Prompt 1: Oankali Values
The Oankali have very different values than we are accustomed to. One radical example which sticks out to me is from page 34:
"You'll begin again. We'll put you in areas that are free of radioactivity and history. You will become something other than you were."
"And you think destroying what was left of our cultures will make us better?"
"No. Only different."
The Oankali, for instance, have a very different relationship with history than most of us do: abolishing history, for them, becomes the agent of change, and change as such is perhaps their greatest good (other than life itself). Compare to that hackneyed favorite of freshman comp students everywhere: "those who do not understand history are doomed to repeat it." With the Oankali, Butler often takes the received wisdom to which we are habituated, and inverts it.
One function that the Oankali serve, in other words, is to critique, re-evaluate or invert many of our values and beliefs - to imagine alternatives, many of them extreme.

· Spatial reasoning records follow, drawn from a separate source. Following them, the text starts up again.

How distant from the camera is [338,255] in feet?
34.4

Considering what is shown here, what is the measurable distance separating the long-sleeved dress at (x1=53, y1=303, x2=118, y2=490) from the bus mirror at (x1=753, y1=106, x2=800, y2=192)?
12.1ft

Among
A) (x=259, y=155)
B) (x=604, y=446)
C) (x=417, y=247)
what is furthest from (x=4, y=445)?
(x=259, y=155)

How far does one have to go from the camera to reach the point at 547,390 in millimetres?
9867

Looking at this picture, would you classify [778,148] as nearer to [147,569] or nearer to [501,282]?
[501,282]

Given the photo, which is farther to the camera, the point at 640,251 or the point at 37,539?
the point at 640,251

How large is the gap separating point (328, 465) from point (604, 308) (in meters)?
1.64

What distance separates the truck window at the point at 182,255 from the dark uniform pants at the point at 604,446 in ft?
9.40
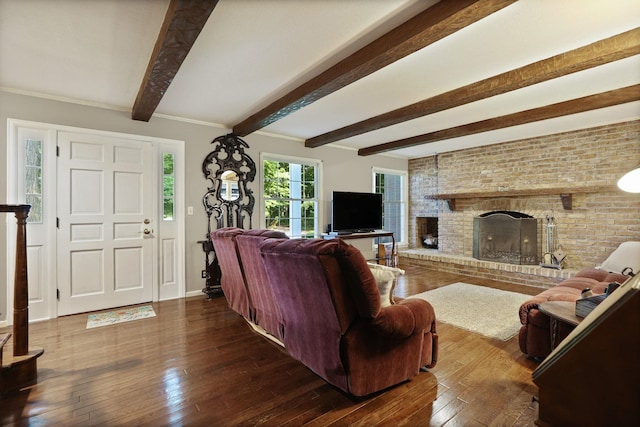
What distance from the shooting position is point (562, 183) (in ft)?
15.8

That was all background. Here's the actual prompt: Take one moment from the text where an Oankali offers what you see as an interesting or credible critique/reversal/undermining of our received wisdom, explain how that critique or alternative is presented, and then evaluation from your own point of view (you might make use of Lewontin or Darwin here, but that's strictly optional). You might argue, for instance, that the imagined Oankali alternative is a kind of vision of the future toward which we should aspire.
Prompt 2: Butler and the Sociobiologists
Lilith's Brood is heavily influenced by sociobiology (remember those guys Lewontin hates?). An interesting question is whether Butler believes that sociobiology is fundamentally correct, or whether she is conducting a Lewontin-like attack on it (that attack, if it exists, is only one thread within a complex set of novels, of course), or whether he position is more complex. That is, she may be neither attacking nor defending sociobiology, but using it in some complex, intermediate way.
There are two parts to this prompt. First, do some reading on sociobiology. The best start is to read part of one of E.O. Wilson's books - Sociobiology (hard) or On Human Nature are good possibilities. Once you have a handle on what sociobiology is, use it to form an argument about Dawn, which expresses your beliefs about how her work relates to sociobiology.
Sociobiologists generally try to understand human nature through our evolutionary history. Discuss a passage in Dawn which seems to respond directly to that claim. Cheap examples: when Lilith frightens Paul Titus with the idea of incest; Lilith's initial response to Jdahya; also, nearly everything that happens after Lilith begins Awakening people. Sociobiologists claim that certain types of human behavior are more or less hard-wired; these are good examples of those kinds of behavior which would interests sociobiologists.
Focusing on single passages from both texts (the one you researched and Lilith's Brood) argue how and why we should read Butler differently with sociobiology in mind. We might argue, for instance, that part of what Butler is doing is showing how the consequences of evolution are always with us, or she might be showing the limits of an evolutionary explanation of humanity.